Work to do → Extend the passage of listeners' recollections about favorite songs by the Fall, beginning immediately after its final sentence.

Supplied passage →
▼▼▼
Alexander - "Garden" (Perverted by Language)

“Garden” was the first song by the Fall to truly hit home for me, and it’s still my favorite. It’s like an anthem for when everything goes wrong, and is therefore highly appropriate to the now. The song’s multiple allusions (which have been elucidated on the website dedicated thereto) allow for many interpretations. The title alludes rather visibly and immediately to Eden, but one which, in the song’s context, has been made filthy. Similarly, a few rich, filthy hogs have thoroughly made foul our common pigpen.  

– Alexander Dickow, academic and author of Appetites

Eric - "Eat Y'self Fitter" (Peel Session)

I had read about The Fall but had never heard them. What I had read I found intriguig, the repetition, the anit-image, their stubborness etc. When one cold day early 1984 I was cycling to my girlfriend in the next village here in the middle of The Netherlands, my trusted Walkman radio was tuned to Dutch VPRO Radio. All of a sudden they played Eat Y’self Fitter. I was overwhelmed. Never did I hear such an odd song before. It was so different from what I heard so far (straight forward top 40, punk and wave etc.) and in it’s rawness and driving rhtythm lay something new I contacntly loved. Still one of my favourite songs. And a key song, you instantly know if you can appreciate the group or dislike them. No inbetween.

– Eric Vonk

Steve - "Dropout Boogie" (Glastonbury 2015)

A cover of a song from Captain Beefheart’s debut album Safe As Milk that made it onto the set-list three times in the summer of 2015. Two of the three are on YouTube. The Birmingham one suffers from camera-phone standard sound quality and is also a bit sluggish and a little under-rehearsed sounding in places. The Glastonbury version is a completely different kettle of fish though. Obviously, the sound quality is far better, coming from a BBC broadcast. Smith is relatively focused and gives a pretty ‘straight’ but effective rendition; the group sound tight and aggressive, bolstered by the double-drum Melling/Garratt assault. It builds into an impressive wig-out climax, featuring some impromptu vocals from Eleni and one of MES’s trademark keyboard solos. Good stuff.
▲▲▲
Recorded data →
▼▼▼
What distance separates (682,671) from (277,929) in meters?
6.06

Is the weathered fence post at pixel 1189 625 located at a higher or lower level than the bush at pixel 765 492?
▲▲▲
Result below →
– Steve Pringle, blogger and archivist for The Fall in Fives

Andy - "Slates, Slags etc." (Slates)

It was the first song by the band that registered in my memory. I was just discovering Peel and all the bands seemed wonderful and frightening, but the name The Fall, and MEs’s voice had registered. Then Peel played this. I remember telling a school mate about it the next day, ‘It goes on for about 10mins, he says the same thing over and over, slates, slags or something, and every line ends ‘ah.’ It’s great.’

– Andy Green

Marc - "Put Away" (The Complete Peel Sessions 1978 - 2004)

I discovered The Fall a few weeks before graduating, and a few days after watching the excellent movie that is 24 Hour Party People. I strongly needed some wildness before entering the “adult life”, and I’m glad that songs like “Put Away” and “Fibre Book Troll” taught me that wildness is forever once it’s digested.

– Marc Louis-Boyard, author for Slow Culture.